[Textabschnitt]

Ethikrat zu Klimagerechtigkeit
Wie gelingt das gute Leben in der Klimakrise? Der Deutsche Ethikrat hat Empfehlungen zur Klimagerechtigkeit vorgelegt (Illustration: Hannah Robold – Berliner Ideenlabor).

Wer trägt die Verantwortung, wer die Kosten für die Klimawende? Der Ethikrat sieht Politik, Wirtschaft und Individuen gleichermaßen in der Verantwortung. Ermöglicht werden müsse die Grundlage für ein gutes Leben.

15.03.2024 – Diese Woche hat der Ethikrat Vorschläge für eine gerechte Lastenverteilung in der Klimakrise vorgestellt. Mit 13 Empfehlungen umreißt das Gremium, wie die Klimawende fair ausgestaltet werden könnte.

„Die Bewältigung des Klimawandels und seiner Folgen ist eine gesellschaftliche Mammutaufgabe“, sagt Alena Buyx, die Vorsitzende des Deutschen Ethikrates. „Wie können wir dabei die Lasten gerecht verteilen? Wer trägt die Verantwortung? Und was können wir tun, damit uns allen dabei nicht die Puste ausgeht?“

Alle seien gefragt – Parteien, Zivilgesellschaft, Medien, Wissenschaft –, um neue Perspektiven für ein gutes Leben in einer nachhaltigen und klimaneutralen Gesellschaft ohne weiteres Wachstum von Konsum und Ressourcenverbrauch zu entwerfen.

Wer trägt die Verantwortung, wer trägt die Last

Die Klimagerechtigkeit wird auf drei Dimensionen betrachtet: zwischen sozialen Gruppen einer Gesellschaft, zwischen Staaten, und zwischen Generationen. Auf allen Ebenen müsse geklärt werden, wer welche Verantwortung und Last zu tragen habe. Besonders die Generationengerechtigkeit müsse stärker berücksichtigt werden, da die Stimmen der zukünftigen Generationen in derzeitigen demokratischen Verfahren keinen eigenen Platz haben.

Neben dem Individuum werden auch Staat, Wirtschaft und Medien herangezogen. Besonders an die Politik wird appelliert, sich verantwortlich zu zeigen. Dem Staat komme die besondere Aufgabe zu, klimafreundliches Verhalten von Individuen und Unternehmen zu strukturell zu ermöglichen und zu fördern.

[Datensatzauszug]

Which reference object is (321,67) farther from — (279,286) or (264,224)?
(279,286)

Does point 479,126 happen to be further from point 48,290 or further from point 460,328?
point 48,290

[Aufgabenstellung]
Führen Sie alle Dimensionen auf, unter denen der Textabschnitt zur Klimagerechtigkeit diese betrachtet.

[Vollständige Antwort]
- zwischen sozialen Gruppen einer Gesellschaft
- zwischen Staaten
- zwischen Generationen